[R] How to combine conditional argument and logical argument in R to create subset of data...

arun smartpink111 at yahoo.com
Thu Mar 7 00:13:58 CET 2013


Hi,
I am not sure I understand it correctly.



In the example you gave, there are duplicated rows in Tem1, ie. (222 6 ), (222 7), (333 11), but these rows are also present in Tem2
Is there any chance of triplicates etc..
Also, you wanted to have rows that are not common in Tem1 and Tem2. ie. (111 1) is the first row in both.
indxTem1<-paste0(Tem1[,1],Tem1[,2])
 indxTem2<-paste0(Tem2[,1],Tem2[,2])


 res<-rbind(Tem1[!indxTem1%in%indxTem2,], Tem1[duplicated(Tem1),]) 
res
res
       V1 V2
# [1,] 333 12
 #[2,] 111 16
 #[3,] 111 17
 #[4,] 111 20
 #[5,] 222 21
 #[6,] 222 22
 #[7,] 222 23
 #[8,] 333  4
 #[9,] 333  5
#[10,] 333  6
#[11,] 333  7
#[12,] 222  6
#[13,] 222  7
#[14,] 333 11

In cases of more replicates (triplicates, etc...) how do you want to process.  Also, here the duplicate rows were found only in Tem1.
A.K.

________________________________
From: HJ YAN <yhj204 at googlemail.com>
To: arun <smartpink111 at yahoo.com> 
Cc: r-help at r-project.org 
Sent: Wednesday, March 6, 2013 5:36 PM
Subject: Re: [R] How to combine conditional argument and logical argument in R to create subset of data...


Hi Arun

Massive thanks for the hints of making use of 'paste0'!

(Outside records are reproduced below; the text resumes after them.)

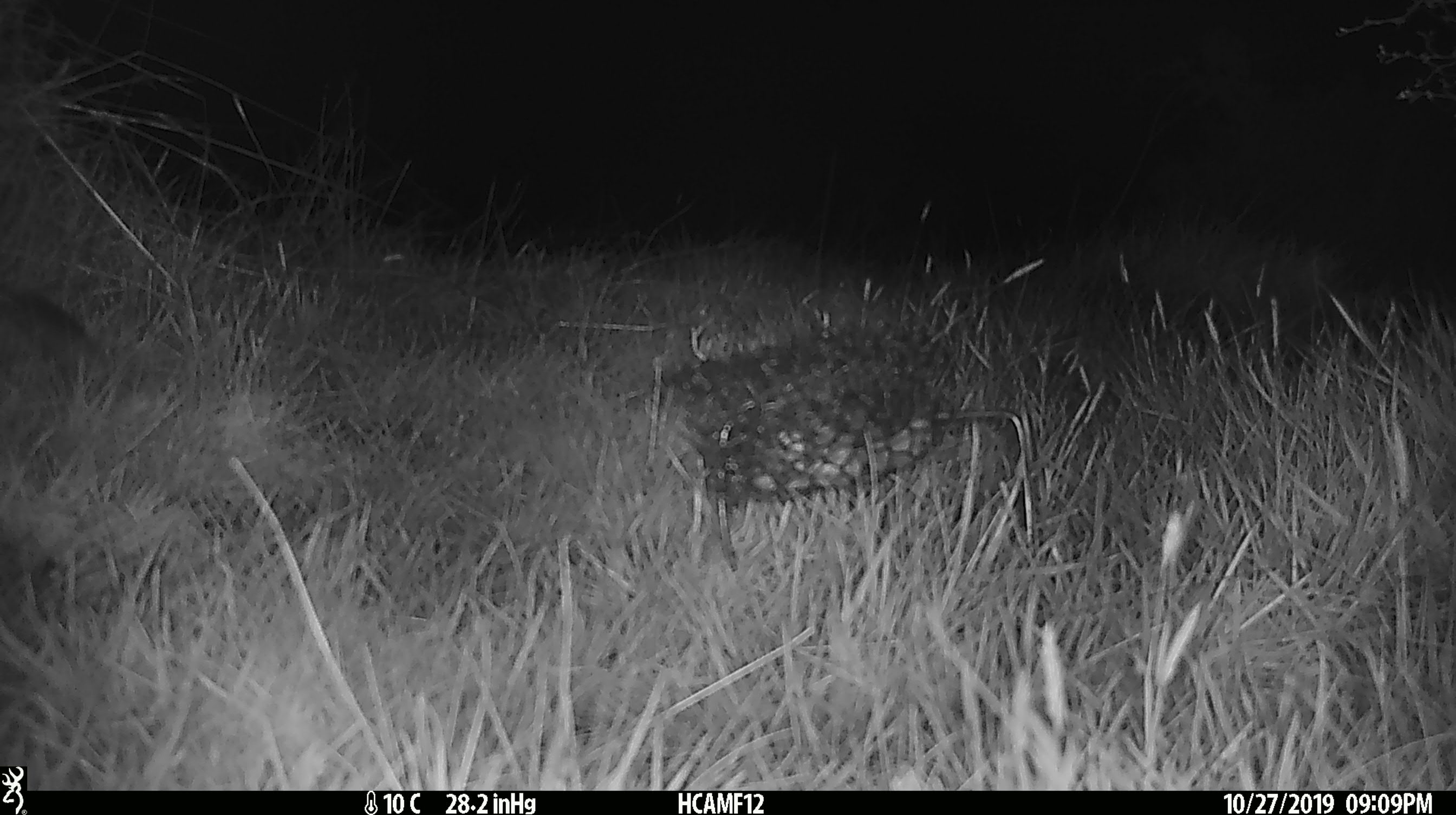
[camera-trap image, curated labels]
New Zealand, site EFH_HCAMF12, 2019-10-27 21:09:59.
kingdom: Animalia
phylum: Chordata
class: Mammalia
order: Rodentia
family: Muridae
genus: Mus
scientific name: Mus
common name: mouse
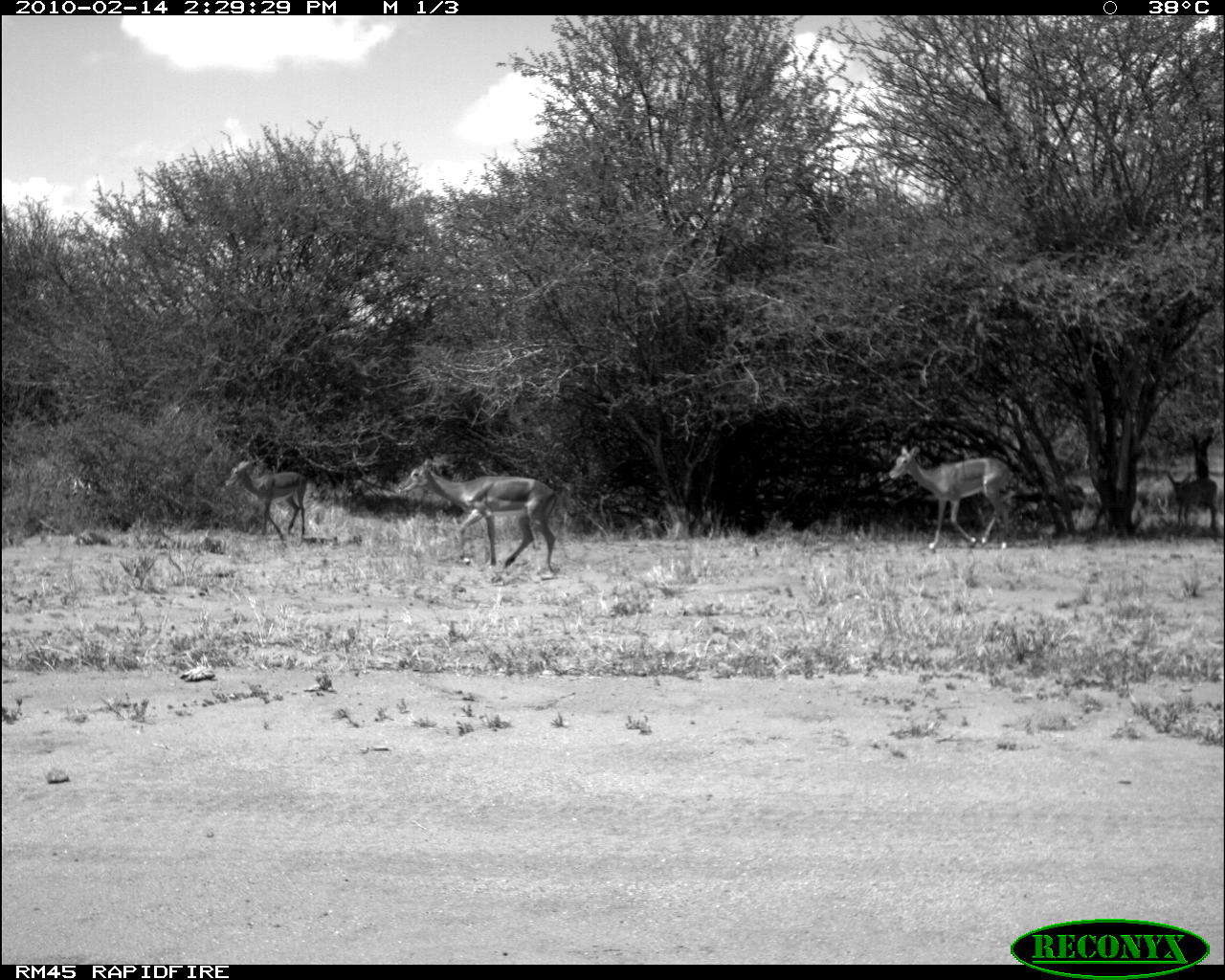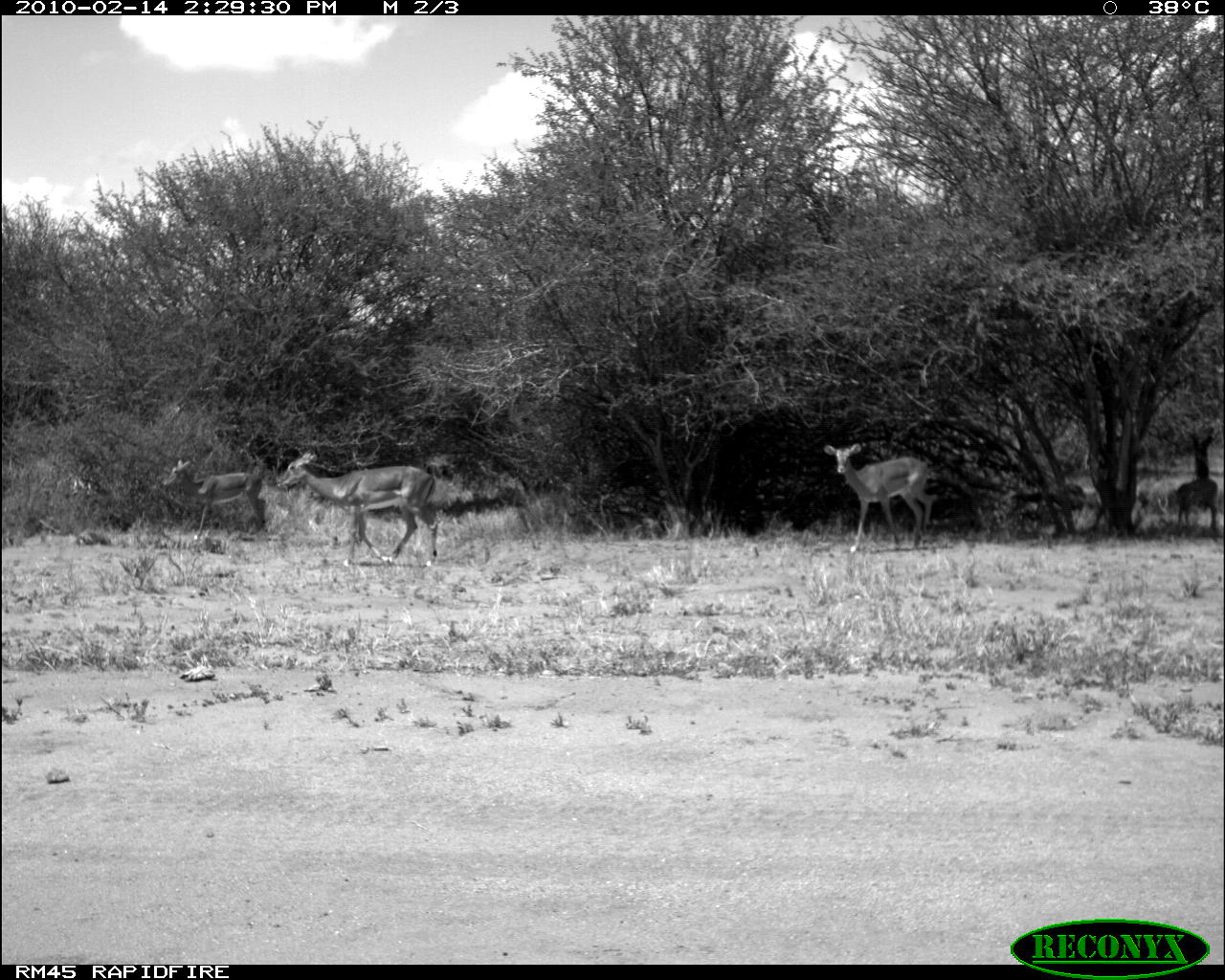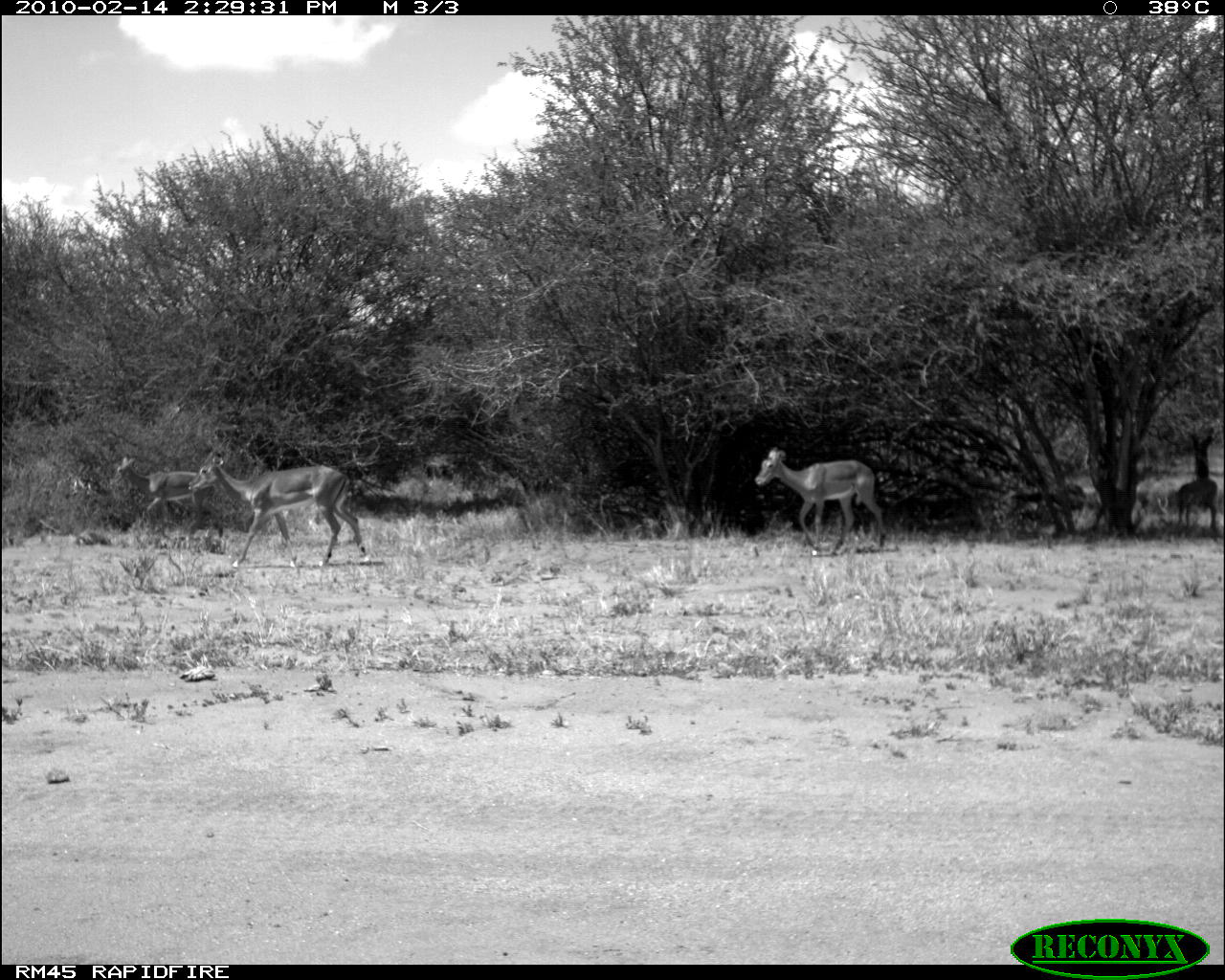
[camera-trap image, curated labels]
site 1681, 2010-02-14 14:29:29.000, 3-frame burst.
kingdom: Animalia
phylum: Chordata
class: Mammalia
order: Artiodactyla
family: Bovidae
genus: Aepyceros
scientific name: Aepyceros melampus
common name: impala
Aepyceros melampus (impala), count 4.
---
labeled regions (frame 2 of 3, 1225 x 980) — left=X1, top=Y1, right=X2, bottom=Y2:
aepyceros melampus: left=276, top=451, right=438, bottom=566; left=822, top=443, right=933, bottom=554; left=162, top=459, right=266, bottom=543; left=1164, top=479, right=1218, bottom=537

But coincidentally there were no pair of data exactly same in indxTem1 and indxTem2 in the previous example. I changed data as below which is very likely to be in my real data...


V1<-rep(c(rep(111,5),rep(222,5),rep(333,5)),2)  # V1 here are some data index with lots of repeated numeric values
V2<-c(1:23, 6,7,11,4,5,6,7)  # there are also duplicated values in V2
Tem1<-cbind(V1,V2)
Tem2<-Tem1[c(1:11,13:15,18:19),] # I know that Tem2 is a subset of Tem1...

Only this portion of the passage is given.